In the presence of uncorrelated Gaussian noise (white noise), and if the pulse shape is known a priori, the test with the highest statistical power is the convolution of the input data with a properly normalised matched filter with the exact shape of that pulse. The output is the so-called signal to noise ratio.
spyden provides classes and functions to generate banks of properly normalised pulse templates, and to efficiently convolve them with noisy input data in order to find the optimal pulse parameters (shape, width, and time / phase).

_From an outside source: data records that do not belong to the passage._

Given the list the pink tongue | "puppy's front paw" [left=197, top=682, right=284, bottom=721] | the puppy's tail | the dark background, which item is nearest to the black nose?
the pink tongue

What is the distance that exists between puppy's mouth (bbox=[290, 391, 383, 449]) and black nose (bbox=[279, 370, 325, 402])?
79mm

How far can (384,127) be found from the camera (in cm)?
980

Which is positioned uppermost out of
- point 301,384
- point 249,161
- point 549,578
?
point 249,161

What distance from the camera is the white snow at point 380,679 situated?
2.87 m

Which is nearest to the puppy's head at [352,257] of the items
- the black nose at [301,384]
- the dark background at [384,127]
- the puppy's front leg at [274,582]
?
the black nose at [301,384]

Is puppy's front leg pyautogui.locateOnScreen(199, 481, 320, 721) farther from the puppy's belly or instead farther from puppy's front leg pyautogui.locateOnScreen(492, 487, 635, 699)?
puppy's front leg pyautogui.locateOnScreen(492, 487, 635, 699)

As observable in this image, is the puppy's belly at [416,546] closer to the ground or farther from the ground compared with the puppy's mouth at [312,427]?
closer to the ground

The module is available from PyPI as spyden-pulsar:
pip install spyden-pulsarIf you wish to contribute or edit the code, clone the repository and type make install to install the module in editable mode:
git clone https://github.com/v-morello/spyden.git
cd spyden/
make install>>> from spyden import TemplateBank, snratio
>>> import numpy as np
>>> import matplotlib.pyplot as plt
# Generate some data, with a Gaussian-ish pulse centered on bin #400
>>> x = np.random.normal(size=1024)
>>> x[398:403] += [4, 14, 22, 14, 4]
# Generate a bank of noise-free pulse templates: here a set of Gaussians
# with geometrically spaced widths between 1 and 10 bins
>>> bank = TemplateBank.gaussians(np.logspace(0, 1.0, 20))
>>> bank
[Template(size=5, kind=gaussian, w=1.000),
Template(size=5, kind=gaussian, w=1.129),
Template(size=5, kind=gaussian, w=1.274),
Template(size=7, kind=gaussian, w=1.438),
Template(size=7, kind=gaussian, w=1.624),
Template(size=7, kind=gaussian, w=1.833),
Template(size=9, kind=gaussian, w=2.069),
Template(size=9, kind=gaussian, w=2.336),
Template(size=9, kind=gaussian, w=2.637),
Template(size=11, kind=gaussian, w=2.976),
Template(size=11, kind=gaussian, w=3.360),
Template(size=13, kind=gaussian, w=3.793),
Template(size=15, kind=gaussian, w=4.281),
Template(size=17, kind=gaussian, w=4.833),
Template(size=19, kind=gaussian, w=5.456),
Template(size=21, kind=gaussian, w=6.158),
Template(size=23, kind=gaussian, w=6.952),
Template(size=25, kind=gaussian, w=7.848),
Template(size=29, kind=gaussian, w=8.859),
Template(size=31, kind=gaussian, w=10.000)]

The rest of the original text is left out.